Overview
In competitive sport, coping strategies are essential tools that help athletes manage the psychological and emotional demands of training and performance. These strategies aim to reduce stress, regulate emotions, and maintain focus in high-pressure situations. Research shows that many coping strategies can be effective, but their success often depends on the individual athlete, the specific context, and the nature of the stressor being faced.
Coping strategies are typically grouped into three broad categories:
Problem-focused coping involves taking direct action to deal with the source of stress. Examples include setting goals, developing performance plans, seeking feedback, or adjusting tactics during competition. This approach is especially useful when the stressor is controllable, such as preparing for a difficult opponent or managing time before a match.
Emotion-focused coping aims to regulate the emotional response to a stressor. This might involve techniques such as deep breathing, mindfulness, positive self-talk, or visualisation. It is often used when athletes face uncontrollable stressors, such as poor officiating or bad weather, where changing the situation isn’t possible, but managing the emotional impact is key.
Avoidance coping involves distancing oneself from the stressor, mentally or physically. While this can be temporarily helpful (e.g., taking a break to clear the mind), over-reliance on avoidance strategies can lead to disengagement or suppressed anxiety if the underlying issue isn’t addressed.
The effectiveness of a coping strategy varies depending on the athlete’s personality, previous experiences, mental skills, and the demands of the moment. What works for one athlete may not work for another, and the same strategy may not be effective across all situations. For example, some athletes may thrive using pre-performance routines to calm nerves, while others may find motivation through energising self-talk or mental rehearsal of success.
Importantly, athletes who are more self-aware and emotionally intelligent are often better at selecting and applying the most effective coping strategies in various contexts.

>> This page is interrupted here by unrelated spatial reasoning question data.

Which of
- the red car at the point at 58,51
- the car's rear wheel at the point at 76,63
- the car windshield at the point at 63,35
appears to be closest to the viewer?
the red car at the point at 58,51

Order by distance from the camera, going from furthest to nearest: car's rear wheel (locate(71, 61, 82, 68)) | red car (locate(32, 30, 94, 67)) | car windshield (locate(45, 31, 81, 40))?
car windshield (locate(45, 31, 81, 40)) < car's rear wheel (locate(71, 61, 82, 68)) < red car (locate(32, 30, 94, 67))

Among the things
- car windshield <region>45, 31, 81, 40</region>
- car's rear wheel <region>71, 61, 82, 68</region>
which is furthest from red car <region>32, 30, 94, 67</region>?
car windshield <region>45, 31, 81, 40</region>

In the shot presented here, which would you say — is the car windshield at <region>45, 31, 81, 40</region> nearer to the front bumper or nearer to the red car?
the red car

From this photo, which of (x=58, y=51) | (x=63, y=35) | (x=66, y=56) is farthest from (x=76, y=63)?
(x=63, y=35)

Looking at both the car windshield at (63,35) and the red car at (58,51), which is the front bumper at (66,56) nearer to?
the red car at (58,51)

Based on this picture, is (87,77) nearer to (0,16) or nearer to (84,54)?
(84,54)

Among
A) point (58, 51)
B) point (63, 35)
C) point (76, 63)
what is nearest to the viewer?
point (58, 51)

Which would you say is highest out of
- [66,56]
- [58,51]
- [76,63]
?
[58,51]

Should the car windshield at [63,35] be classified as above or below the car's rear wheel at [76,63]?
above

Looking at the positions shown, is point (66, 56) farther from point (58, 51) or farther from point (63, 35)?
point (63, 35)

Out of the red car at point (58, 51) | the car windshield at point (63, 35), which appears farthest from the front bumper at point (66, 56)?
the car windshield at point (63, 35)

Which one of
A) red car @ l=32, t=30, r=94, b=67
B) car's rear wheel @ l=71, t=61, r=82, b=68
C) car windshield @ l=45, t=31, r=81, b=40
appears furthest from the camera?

They can evaluate what is within their control, identify their emotional state, and adjust their approach accordingly. This adaptability is a key component of mental toughness and resilience.
Coaches and sport psychologists can support athletes by:
Helping them identify which strategies work best for their personality and sport
Encouraging regular practice of coping techniques during training
Promoting a growth mindset that embraces stress and pressure as opportunities to improve
Teaching athletes to reflect on past performances to refine their mental approach
In summary, coping strategies are highly individual, and their effectiveness depends on both the person and the situation. By developing a range of strategies and learning when to apply them, athletes can manage stress more effectively, maintain emotional control, and perform with greater consistency under pressure.